Cromartie Sutherland-Leveson-Gower, 4th Duke of Sutherland (20 July 1851– 27 June 1913), styled Lord Cromartie Sutherland-Leveson-Gower until 1858, Earl Gower between 1858 and 1861 and Marquess of Stafford between 1861 and 1892, was a British peer and politician from the Leveson-Gower family.

==Early life==
Sutherland was the eldest son of George Sutherland-Leveson-Gower, 3rd Duke of Sutherland. He was born in London and educated at Eton College.

==Career==
As Marquess of Stafford, Sutherland entered the 2nd Life Guards as a cornet. He retired from regular army service as a lieutenant in 1875, but was commissioned Captain in the Staffordshire Yeomanry in 1876 and commanded that regiment as Lieutenant-Colonel from 1891 to 1898, after which he became its honorary colonel. He was also Lieutenant-Colonel of the Sutherland Rifles, a volunteer regiment of his ducal county in Scotland, from 1882 to 1891. From 1911 until his death he was honorary colonel of the 5th Territorial Force battalion of the Seaforth Highlanders.

Under the title of Marquess of Stafford, Sutherland served as member of parliament for Sutherland from the election of 1874, when he was unopposed, standing as a Liberal, and held the seat as a Liberal until he stood down at the 1886 election. On succeeding to his father's peerages in 1892, he became a member of the House of Lords. By then his political allegiance had shifted, and he sat on the Conservative benches. He also served as Mayor of Longton, near Stoke-on-Trent, Staffordshire, in 1895–96, and was an alderman of the borough from 1898. For some years he was Master of Foxhounds of the North Staffordshire Hunt.

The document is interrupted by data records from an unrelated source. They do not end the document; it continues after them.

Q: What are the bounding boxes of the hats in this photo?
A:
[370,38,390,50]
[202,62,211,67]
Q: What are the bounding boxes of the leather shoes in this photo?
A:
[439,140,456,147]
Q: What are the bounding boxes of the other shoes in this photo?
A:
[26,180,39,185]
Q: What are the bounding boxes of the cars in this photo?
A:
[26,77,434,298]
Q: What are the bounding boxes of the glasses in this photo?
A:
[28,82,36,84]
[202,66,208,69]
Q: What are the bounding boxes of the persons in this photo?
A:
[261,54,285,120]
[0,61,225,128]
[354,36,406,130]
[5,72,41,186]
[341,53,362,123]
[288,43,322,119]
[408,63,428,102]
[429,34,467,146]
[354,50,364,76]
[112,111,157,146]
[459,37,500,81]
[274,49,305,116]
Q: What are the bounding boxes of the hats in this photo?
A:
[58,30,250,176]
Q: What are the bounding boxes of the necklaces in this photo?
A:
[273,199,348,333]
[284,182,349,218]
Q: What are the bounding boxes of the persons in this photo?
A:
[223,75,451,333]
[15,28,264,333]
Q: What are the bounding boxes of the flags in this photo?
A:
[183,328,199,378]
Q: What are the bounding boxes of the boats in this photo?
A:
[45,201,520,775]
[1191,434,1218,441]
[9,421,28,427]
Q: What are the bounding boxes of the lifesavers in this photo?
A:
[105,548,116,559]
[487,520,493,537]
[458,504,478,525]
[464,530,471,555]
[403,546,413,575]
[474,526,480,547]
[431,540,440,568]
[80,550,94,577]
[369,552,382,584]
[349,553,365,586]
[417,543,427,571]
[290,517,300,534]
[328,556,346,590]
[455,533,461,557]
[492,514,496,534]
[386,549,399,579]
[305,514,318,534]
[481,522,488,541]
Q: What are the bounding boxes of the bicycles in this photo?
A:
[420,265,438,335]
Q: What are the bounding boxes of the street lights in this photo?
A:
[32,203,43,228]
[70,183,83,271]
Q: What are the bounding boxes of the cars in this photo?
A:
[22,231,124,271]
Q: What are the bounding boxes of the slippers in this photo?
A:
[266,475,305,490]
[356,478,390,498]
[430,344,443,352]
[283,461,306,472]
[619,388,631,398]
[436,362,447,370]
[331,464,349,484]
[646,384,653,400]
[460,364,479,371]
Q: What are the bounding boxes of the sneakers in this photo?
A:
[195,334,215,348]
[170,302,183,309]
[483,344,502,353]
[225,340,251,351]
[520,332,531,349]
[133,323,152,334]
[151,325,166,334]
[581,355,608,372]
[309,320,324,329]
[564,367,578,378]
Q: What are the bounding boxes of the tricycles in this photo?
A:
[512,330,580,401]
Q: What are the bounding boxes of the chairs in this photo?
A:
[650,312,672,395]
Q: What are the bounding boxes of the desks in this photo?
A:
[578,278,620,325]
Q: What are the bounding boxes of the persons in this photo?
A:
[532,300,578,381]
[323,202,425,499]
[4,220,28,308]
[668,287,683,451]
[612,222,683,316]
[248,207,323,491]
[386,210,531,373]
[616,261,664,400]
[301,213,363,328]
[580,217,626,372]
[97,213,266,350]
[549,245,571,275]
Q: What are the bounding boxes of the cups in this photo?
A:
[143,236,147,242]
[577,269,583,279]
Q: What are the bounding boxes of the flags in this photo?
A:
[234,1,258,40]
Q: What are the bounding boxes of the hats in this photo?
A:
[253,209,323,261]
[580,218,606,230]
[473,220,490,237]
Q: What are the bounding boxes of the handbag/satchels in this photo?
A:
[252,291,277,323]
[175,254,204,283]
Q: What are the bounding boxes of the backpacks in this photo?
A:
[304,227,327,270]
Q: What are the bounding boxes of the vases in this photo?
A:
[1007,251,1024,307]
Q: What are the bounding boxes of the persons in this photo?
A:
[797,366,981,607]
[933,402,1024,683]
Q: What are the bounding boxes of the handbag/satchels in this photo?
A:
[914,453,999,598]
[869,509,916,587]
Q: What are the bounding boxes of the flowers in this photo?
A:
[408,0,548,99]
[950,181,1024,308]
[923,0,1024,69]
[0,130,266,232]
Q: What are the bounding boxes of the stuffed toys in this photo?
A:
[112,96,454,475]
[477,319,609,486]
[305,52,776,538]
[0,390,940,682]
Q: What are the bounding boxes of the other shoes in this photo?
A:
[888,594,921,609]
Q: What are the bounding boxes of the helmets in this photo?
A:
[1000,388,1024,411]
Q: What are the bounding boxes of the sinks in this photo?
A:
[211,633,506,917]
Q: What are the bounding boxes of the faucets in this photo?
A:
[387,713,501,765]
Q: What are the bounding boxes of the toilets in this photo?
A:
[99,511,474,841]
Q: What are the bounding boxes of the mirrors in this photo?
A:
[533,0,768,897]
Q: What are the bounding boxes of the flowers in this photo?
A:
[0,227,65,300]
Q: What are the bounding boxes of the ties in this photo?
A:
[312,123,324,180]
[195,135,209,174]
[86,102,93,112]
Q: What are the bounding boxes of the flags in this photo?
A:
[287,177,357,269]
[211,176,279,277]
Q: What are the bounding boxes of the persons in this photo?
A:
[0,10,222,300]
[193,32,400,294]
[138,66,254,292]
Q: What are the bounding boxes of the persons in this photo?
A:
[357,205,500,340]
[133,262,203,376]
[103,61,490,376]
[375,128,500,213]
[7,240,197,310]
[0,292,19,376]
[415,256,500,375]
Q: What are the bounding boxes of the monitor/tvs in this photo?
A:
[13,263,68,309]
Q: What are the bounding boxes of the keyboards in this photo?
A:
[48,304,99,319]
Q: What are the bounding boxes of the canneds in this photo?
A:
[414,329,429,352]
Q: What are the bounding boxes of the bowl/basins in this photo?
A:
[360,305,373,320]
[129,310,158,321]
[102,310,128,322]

Sutherland's father, the 3rd Duke, was a railway pioneer and built a 17-mile private railway with a locomotive named Dunrobin (after the family's castle). The 4th Duke had a new locomotive built, also named Dunrobin, with two private railway carriages which he used on the private line and also attached to main-line trains.

The Duke was President of the Staffordshire Territorial Forces Association from the formation of the Territorial Force in 1908.

Despite being very rich, Sutherland became concerned that his landed estates were no longer viable. Towards the end of his life, he sold properties in Great Britain and began moving his wealth to Canada. Trentham Hall, which was blighted by river pollution, was largely demolished and Stafford House (which was leased) was given up.

==Honours==
The Duke was appointed a Knight Companion of the Order of the Garter (KG) in the 1902 Coronation Honours list published on 26 June 1902, and was invested by Edward VII at Buckingham Palace on 8 August 1902.

==Marriage and children==
He married Lady Millicent St Clair-Erskine, daughter of Robert St Clair-Erskine, 4th Earl of Rosslyn, on 20 October 1884. They had four children:

- Lady Victoria Elizabeth Sutherland-Leveson-Gower (1885–1888), died young.
- George Granville Sutherland-Leveson-Gower, 5th Duke of Sutherland (1888–1963)
- Lord Alastair St. Clair Sutherland-Leveson-Gower (1890–1921), married Elizabeth Demarest (former wife of John G. A. Leishman Jr., only son of John George Alexander Leishman). They were the parents of Elizabeth Sutherland, 24th Countess of Sutherland.
- Lady Rosemary Millicent Sutherland-Leveson-Gower (1893–1930), dated Edward, Prince of Wales before marrying William Ward, 3rd Earl of Dudley and had issue. Died in a plane crash with Frederick Hamilton-Temple-Blackwood, 3rd Marquess of Dufferin and Ava.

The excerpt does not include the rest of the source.